**Page text**
- Opening Delimiter -
In the first place, if you want to pin down the responsible party for putting Obama and Ayers in the room together on these boards, you really have to go to whoever is responsible for naming people to the board itself. Obama and Ayers have no say in the matter, other than to agree or disagree to participate. In my previous life as a government contractor, I assembled grant review boards all the time, and the task basically boiled down to this: find any warm body I could to fill the positions we needed filled. Acting in concert with the appropriate agency, I worked very hard to keep known idiots and antisocial weirdos off the panels, but if someone ridiculous ended up serving, that was on me -- the other people that I put in the room were not responsible.
But, you say! Once Barack Obama learned about William Ayers radical politics and criminal past, shouldn't he have left the board, refused to participate? Again, from my own experience as a government contractor, I'll say this: Thank God people don't actually do this! I would have rarely, if ever, completed a grant review process on schedule! But more to the point: why would someone in Obama's position, continue to serve alongside someone with a repellent point of view? Well, as it turns out, there are people out there that put what's good for other people ahead of what's good for them. It's possible that Obama is one of them!
- Closing Delimiter -
**Data listing**
- Opening Delimiter -
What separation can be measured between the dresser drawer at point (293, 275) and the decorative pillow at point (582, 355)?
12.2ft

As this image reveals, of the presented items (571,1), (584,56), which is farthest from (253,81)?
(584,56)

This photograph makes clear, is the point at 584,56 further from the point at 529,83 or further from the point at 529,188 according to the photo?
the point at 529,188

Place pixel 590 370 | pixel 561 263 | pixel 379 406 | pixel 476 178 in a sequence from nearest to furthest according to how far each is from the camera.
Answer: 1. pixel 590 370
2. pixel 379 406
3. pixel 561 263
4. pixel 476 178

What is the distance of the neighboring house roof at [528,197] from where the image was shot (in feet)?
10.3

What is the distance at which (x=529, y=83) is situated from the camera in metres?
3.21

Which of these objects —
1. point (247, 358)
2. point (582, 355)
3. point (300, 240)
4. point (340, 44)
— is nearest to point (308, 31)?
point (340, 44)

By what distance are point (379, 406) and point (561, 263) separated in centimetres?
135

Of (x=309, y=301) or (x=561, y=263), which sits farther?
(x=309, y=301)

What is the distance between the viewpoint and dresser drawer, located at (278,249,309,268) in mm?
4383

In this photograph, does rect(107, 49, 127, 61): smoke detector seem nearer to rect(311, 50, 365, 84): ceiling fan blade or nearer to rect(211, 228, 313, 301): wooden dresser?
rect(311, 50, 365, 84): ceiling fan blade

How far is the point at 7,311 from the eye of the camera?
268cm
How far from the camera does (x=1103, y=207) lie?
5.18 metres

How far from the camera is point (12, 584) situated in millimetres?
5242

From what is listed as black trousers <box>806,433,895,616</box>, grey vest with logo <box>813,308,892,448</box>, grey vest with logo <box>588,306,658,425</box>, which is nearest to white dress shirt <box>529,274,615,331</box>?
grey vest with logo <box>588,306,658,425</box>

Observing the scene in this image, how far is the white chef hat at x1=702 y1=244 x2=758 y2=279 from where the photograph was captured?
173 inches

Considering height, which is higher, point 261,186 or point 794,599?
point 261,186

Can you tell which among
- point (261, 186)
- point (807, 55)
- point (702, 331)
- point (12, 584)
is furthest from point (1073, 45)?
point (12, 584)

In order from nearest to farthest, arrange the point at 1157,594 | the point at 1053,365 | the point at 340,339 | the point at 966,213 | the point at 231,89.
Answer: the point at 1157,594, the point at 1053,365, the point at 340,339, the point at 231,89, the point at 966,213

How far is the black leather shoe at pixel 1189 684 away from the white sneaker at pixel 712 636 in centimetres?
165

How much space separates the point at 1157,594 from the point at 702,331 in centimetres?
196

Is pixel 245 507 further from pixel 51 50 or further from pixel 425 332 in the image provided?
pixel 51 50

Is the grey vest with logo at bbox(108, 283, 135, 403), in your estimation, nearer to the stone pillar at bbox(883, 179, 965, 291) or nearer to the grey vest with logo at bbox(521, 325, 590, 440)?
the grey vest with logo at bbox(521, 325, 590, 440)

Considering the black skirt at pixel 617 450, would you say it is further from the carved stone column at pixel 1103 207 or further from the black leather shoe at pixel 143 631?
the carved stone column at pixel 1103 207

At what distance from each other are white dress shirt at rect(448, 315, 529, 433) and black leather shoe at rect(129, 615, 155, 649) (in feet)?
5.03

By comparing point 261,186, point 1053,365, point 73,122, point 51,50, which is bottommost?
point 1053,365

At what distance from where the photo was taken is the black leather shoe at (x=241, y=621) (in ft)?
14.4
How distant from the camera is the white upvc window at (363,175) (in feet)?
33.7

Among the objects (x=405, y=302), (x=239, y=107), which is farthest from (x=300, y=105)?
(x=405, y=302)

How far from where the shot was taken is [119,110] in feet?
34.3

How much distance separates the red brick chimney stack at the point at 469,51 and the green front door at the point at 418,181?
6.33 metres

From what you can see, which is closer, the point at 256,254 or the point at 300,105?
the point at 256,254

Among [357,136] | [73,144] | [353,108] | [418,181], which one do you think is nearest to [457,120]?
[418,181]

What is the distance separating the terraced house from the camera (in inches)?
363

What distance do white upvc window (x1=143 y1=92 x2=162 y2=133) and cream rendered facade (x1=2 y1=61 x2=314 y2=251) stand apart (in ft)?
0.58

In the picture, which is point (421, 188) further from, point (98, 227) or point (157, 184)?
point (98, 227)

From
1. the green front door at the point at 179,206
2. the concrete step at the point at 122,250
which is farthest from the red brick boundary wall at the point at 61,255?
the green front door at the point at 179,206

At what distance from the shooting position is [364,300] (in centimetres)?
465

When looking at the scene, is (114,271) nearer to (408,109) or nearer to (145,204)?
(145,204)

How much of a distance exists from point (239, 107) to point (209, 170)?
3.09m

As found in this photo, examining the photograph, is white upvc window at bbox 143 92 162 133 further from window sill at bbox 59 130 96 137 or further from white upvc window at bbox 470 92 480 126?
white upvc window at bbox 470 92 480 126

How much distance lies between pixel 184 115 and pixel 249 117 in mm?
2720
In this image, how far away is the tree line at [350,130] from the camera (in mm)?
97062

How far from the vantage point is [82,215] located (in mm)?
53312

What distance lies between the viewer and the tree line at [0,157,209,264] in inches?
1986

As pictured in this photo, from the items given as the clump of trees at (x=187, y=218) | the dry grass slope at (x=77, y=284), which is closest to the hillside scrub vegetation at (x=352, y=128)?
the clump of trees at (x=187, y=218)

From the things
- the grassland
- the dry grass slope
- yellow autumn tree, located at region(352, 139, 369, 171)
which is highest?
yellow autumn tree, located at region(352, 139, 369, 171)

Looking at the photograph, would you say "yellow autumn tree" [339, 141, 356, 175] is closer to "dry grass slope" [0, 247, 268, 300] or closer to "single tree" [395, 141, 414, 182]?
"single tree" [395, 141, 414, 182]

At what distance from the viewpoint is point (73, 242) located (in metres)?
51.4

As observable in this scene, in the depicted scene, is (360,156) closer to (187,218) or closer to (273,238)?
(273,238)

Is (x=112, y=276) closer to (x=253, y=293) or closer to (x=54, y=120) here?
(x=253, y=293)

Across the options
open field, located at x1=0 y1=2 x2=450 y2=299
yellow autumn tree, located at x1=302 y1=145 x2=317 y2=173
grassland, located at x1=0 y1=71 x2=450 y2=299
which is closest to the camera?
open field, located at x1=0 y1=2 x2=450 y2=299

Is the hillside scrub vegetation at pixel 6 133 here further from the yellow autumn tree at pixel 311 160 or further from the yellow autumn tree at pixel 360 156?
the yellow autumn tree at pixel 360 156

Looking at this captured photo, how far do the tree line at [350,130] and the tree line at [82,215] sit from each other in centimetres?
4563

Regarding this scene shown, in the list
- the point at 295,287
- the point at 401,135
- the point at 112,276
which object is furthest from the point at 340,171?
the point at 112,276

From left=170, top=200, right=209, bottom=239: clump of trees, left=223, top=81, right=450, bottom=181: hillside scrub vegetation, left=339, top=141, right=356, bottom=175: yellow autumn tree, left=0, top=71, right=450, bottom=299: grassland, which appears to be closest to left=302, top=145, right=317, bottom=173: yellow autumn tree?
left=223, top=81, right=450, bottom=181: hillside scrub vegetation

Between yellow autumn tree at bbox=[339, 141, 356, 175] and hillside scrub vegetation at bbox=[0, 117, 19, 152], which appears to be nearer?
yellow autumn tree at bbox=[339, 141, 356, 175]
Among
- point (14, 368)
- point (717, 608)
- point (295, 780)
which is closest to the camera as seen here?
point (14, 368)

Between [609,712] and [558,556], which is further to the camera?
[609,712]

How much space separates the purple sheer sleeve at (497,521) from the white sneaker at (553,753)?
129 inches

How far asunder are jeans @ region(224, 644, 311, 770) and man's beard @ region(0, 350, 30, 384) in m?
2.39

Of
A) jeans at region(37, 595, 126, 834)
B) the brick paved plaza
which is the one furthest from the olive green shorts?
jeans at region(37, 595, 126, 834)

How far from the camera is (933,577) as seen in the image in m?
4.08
- Closing Delimiter -
**Work instructions**
1) In the passage on Obama and Ayers, what did the writer do all the time as a government contractor?
2) Write out the portion of the passage on Obama and Ayers between "In the first" and "were not responsible.", inclusive.

**Your written answers**
1) The writer assembled grant review boards.

2)
In the first place, if you want to pin down the responsible party for putting Obama and Ayers in the room together on these boards, you really have to go to whoever is responsible for naming people to the board itself. Obama and Ayers have no say in the matter, other than to agree or disagree to participate. In my previous life as a government contractor, I assembled grant review boards all the time, and the task basically boiled down to this: find any warm body I could to fill the positions we needed filled. Acting in concert with the appropriate agency, I worked very hard to keep known idiots and antisocial weirdos off the panels, but if someone ridiculous ended up serving, that was on me -- the other people that I put in the room were not responsible.